Эти слова засели у меня в памяти. Мама невольно познакомила меня с двойственностью наемного труда. Заработная плата, которую ей платили за отработанное время и формальные навыки (ее сертификаты и степени), отражала «меновую ценность» часов, которые она проводила на работе. Но не рабочее время придавало истинную ценность тому, что там производилось. Она придавалась производимому на фабрике или в больнице благодаря ее усилиям, энтузиазму, усердию, даже таланту, но ничто из этого не оплачивалось. Как поход в кинотеатр: цена за билет отражает меновую ценность фильма, но она существует совершенно отдельно от удовольствия, которое он доставляет и которое можно назвать его «опытной ценностью». Точно так же труд делится на товарный труд (мамино время, купленное у нее за ее зарплату) и опытный труд (опыт, усилия, страсть и талант, которые она вкладывала в свою работу).
Когда со временем я всё-таки дошел до чтения Маркса, я отчетливо помню, как обрадовался, обнаружив, что благодаря вечерам, проведенным у камина с отцом, и объяснениям моей мамы я сам наткнулся на один из центральных принципов великого экономиста. В мире, который мы сегодня воспринимаем как данность, труд кажется таким же товаром, как все остальные. Отчаянно желая заработать на жизнь, люди рекламируют свои навыки так же, как продавцы рекламируют свои товары. Они соглашаются на определенную рынком цену (зарплату) за свой труд, которая отражает его меновую ценность, то есть то, что он стоит по сравнению с другими обмениваемыми товарами. Это товарный труд. Однако, как мы видели, в отличие от стирального порошка, картофеля или айфона, которые являются не чем иным, как товарами, труд – это нечто большее.
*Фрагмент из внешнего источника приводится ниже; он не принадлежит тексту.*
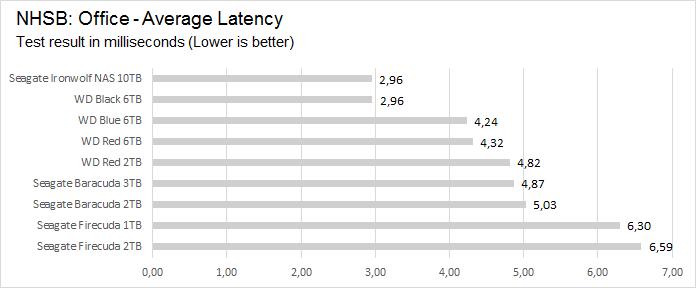 office_avg_latency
Чтобы проиллюстрировать вторую природу труда – опытный труд, мое внимание на который впервые направила мама, представьте себе блестящую идею, родившуюся в ходе брейншторма у группы архитекторов в многонациональной строительной фирме. Или позитивная энергия, которую излучает официант, предлагающий ознакомиться с меню. Или слезы радости педагога, когда трудный ученик решает сложную математическую задачу. Ничто из этого не может быть по-настоящему превращено в товар. Почему? Потому что никакое денежное вознаграждение не может вызвать момент настоящего вдохновения, искреннюю улыбку нельзя купить, настоящие слезы нельзя пролить ни за какие деньги. И вообще – любая попытка оплатить подобное сведет всё на нет. А любой начальник, который попытается подсчитать, оценить и превратить опытный труд в товар, будет звучать как идиот, призывая «работайте вдохновенно!».